Dont let insurance destroy your dreams.
Ive never had insurance when offshore. Hey, and look at it this way, if you are offshore and something happens that would be an insurance claim likely you wont be able to sign the form  



:cut_out_animated_em


----------



## SanderO (Jul 12, 2007)

As MArk wrote... an incident offshore is likely a total loss and a fair chance you'll be a goner too and never see the cash. Perhaps insurance may be handy if you are cruising locally.. say in the Caribe.

But the best insurance is to stay clear of anything hard wherever you sail.


----------



## Minnewaska (Feb 21, 2010)

I think it's true that an offshore loss is most likely a total loss. That's probably why coverage is harder to get. 

However, I'm questioning whether the crew is as doomed as described. There are plenty of stories of rescues, where the vessel is necessarily abandon. If the crew carries a liferaft and EPIRB, I'm further not sure the odds are against a rescue. 

While anecdotal, I believe I read about more rescues than I read about missing vessels/crew. Both happen.


----------



## outbound (Dec 3, 2012)

Several obvious issues.
If you have insurance they determine when you can sail. Unusually this is not an issue but in recent years windows have been weird and personally have wanted to go south before insurance allowed.
If you have a loan insurance is obligate. Suck it up.
If you want to go into a marina for repairs or provisioning many now require you carry insurance. 
Terms and expense report insurance change year to year. If you are a US documented boat and US citizen you will be directed to Pantaenius US. Apparently due to our litigious nature they set up a company just for us. Up side is you have “standing “ in US courts which means settlement maybe faster.

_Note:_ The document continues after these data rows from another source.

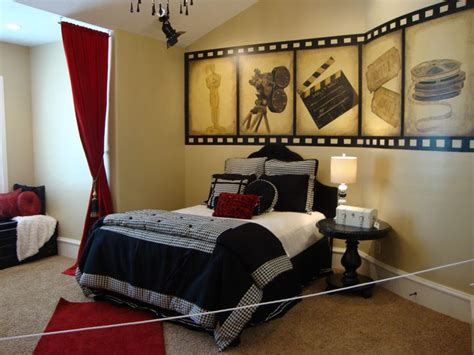 movie theater themed bedroom teen girl s movie bedroom i need this diy crafts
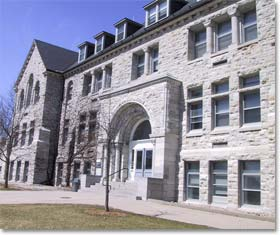 fondation-de-luniversite-queen-a-kingston/kingstonhall.jpg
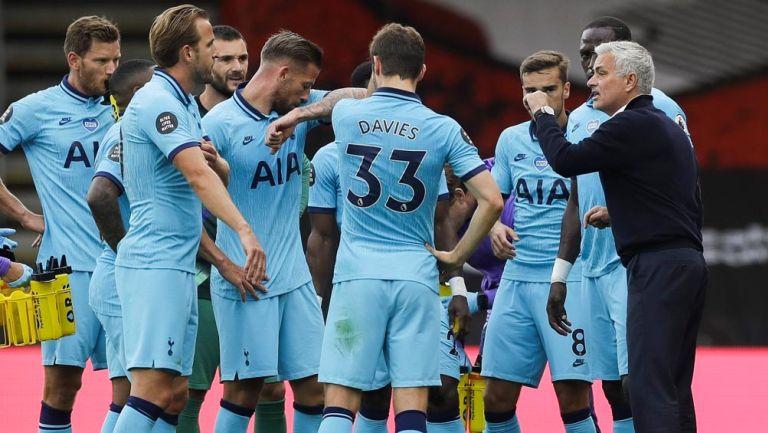 Mourinho les da indicaciones a sus jugadores en Premier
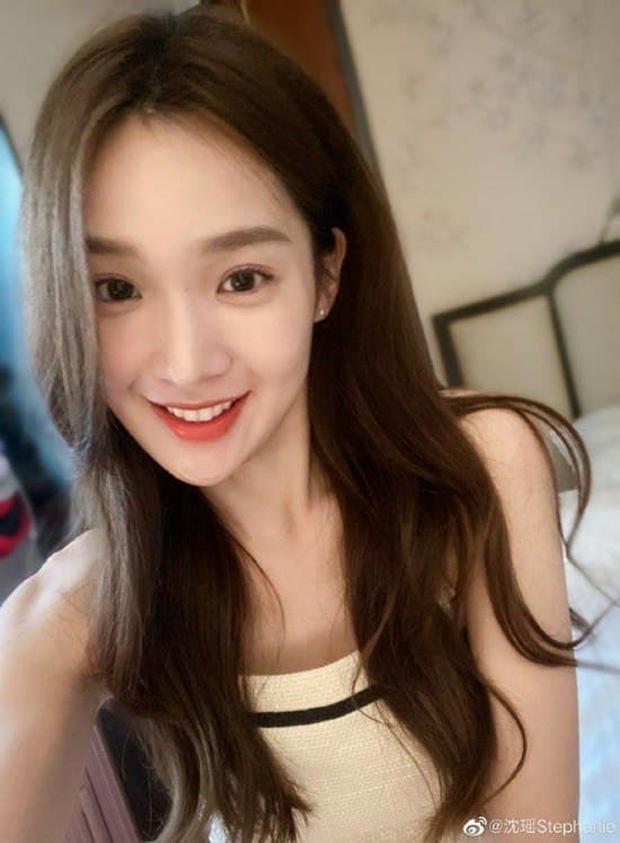 Hot nhất Naver sáng nay: Hé lộ danh tính tiểu tam khiến chồng cắm sừng bom sex xứ Hàn, người trong cuộc nói gì? - Ảnh 3.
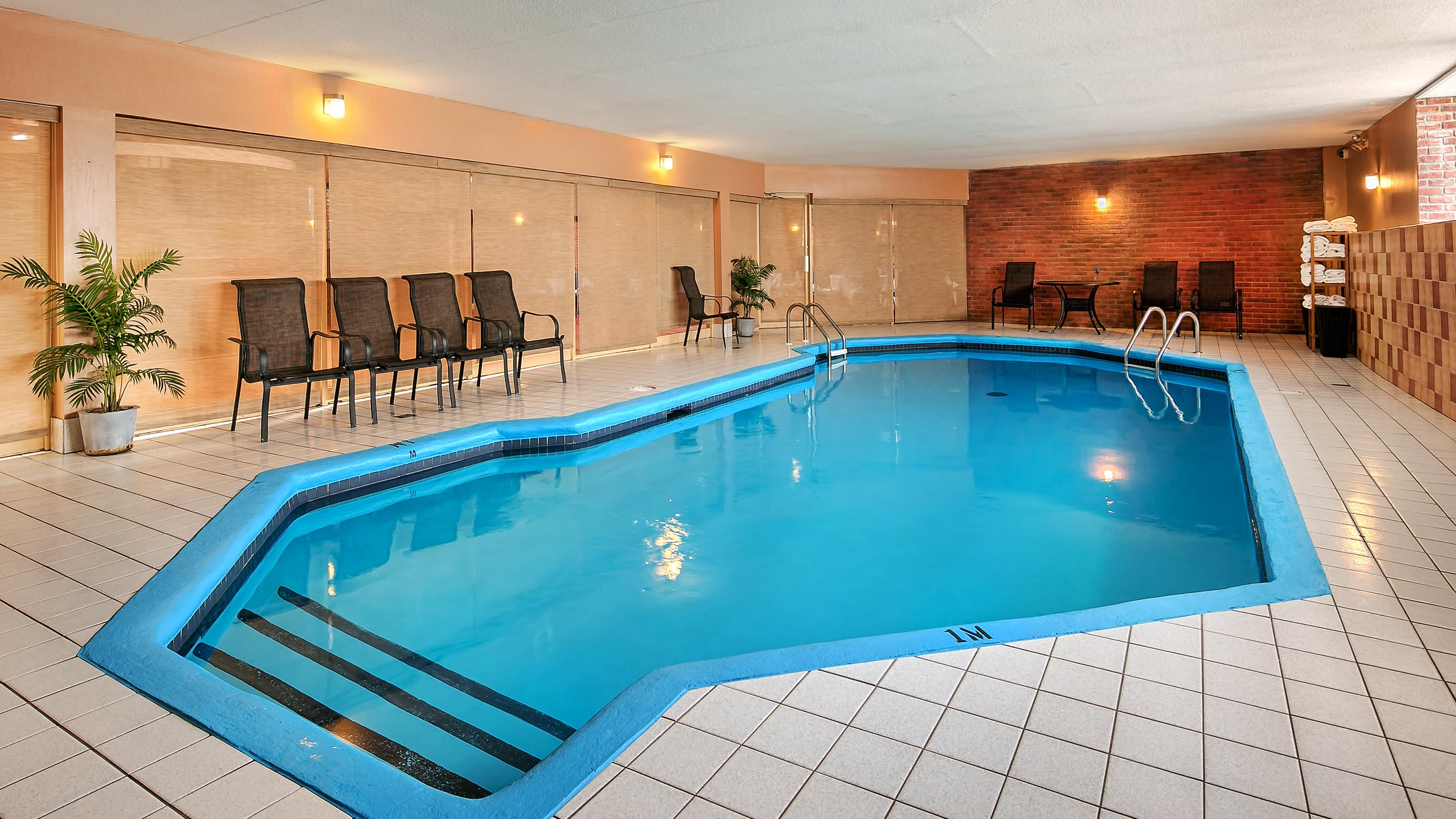 Best Western Laval-Montreal à Laval: Indoor Pool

I’m aware of other cruisers who had to wait extremely prolonged times with international Pantaenius.
I have Pantaenius. I spent the extra money to get decreased restrictions. Basically my only restriction is to stay out of hurricane zones during hurricane seasons. I found it was hard when I first started cruising with initially having to have crew vetted by insurance (not only number) but now they don’t even ask anything about crew.


----------



## dadio917 (Apr 4, 2011)

not looking for a discussion about insurance or not. I'm just looking for names.

Turned in an app to Pantaenius. Hopefully will find a couple others.


----------



## MarkofSeaLife (Nov 7, 2010)

dadio917 said:


> please don't turn my thread into a discussion about insurance or not. I'm just looking for names.
> 
> Turned in an app to Pantaenius. Hopefully will find a couple others.


I am with Pantaneous - Australia.
Yes, since recently you need to go with a company of your boats registration.
The good bit is Pantaneous is one of the few world wide. So if you US policy needs a claim while you are in, say, the Mediterranean you do it through your own country but they use the resources of the country you are in.

Whats most important is you only ever get the cover for the areas you are actually in right now or are heading into. For example if the USA is in your coverage area the premiums will be higher than if the coverage area is only the Caribbean.

As a single hander I am not covered more than 25nms from the closest coast. Thats fine by me.


----------



## boatsurgeon (Dec 6, 2018)

MarkofSeaLife said:


> Dont let insurance destroy your dreams.
> Ive never had insurance when offshore. Hey, and look at it this way, if you are offshore and something happens that would be an insurance claim likely you wont be able to sign the form
> 
> :cut_out_animated_em


What if you run into someone else, hole and sink their boat, and cause them the loss of their life savings?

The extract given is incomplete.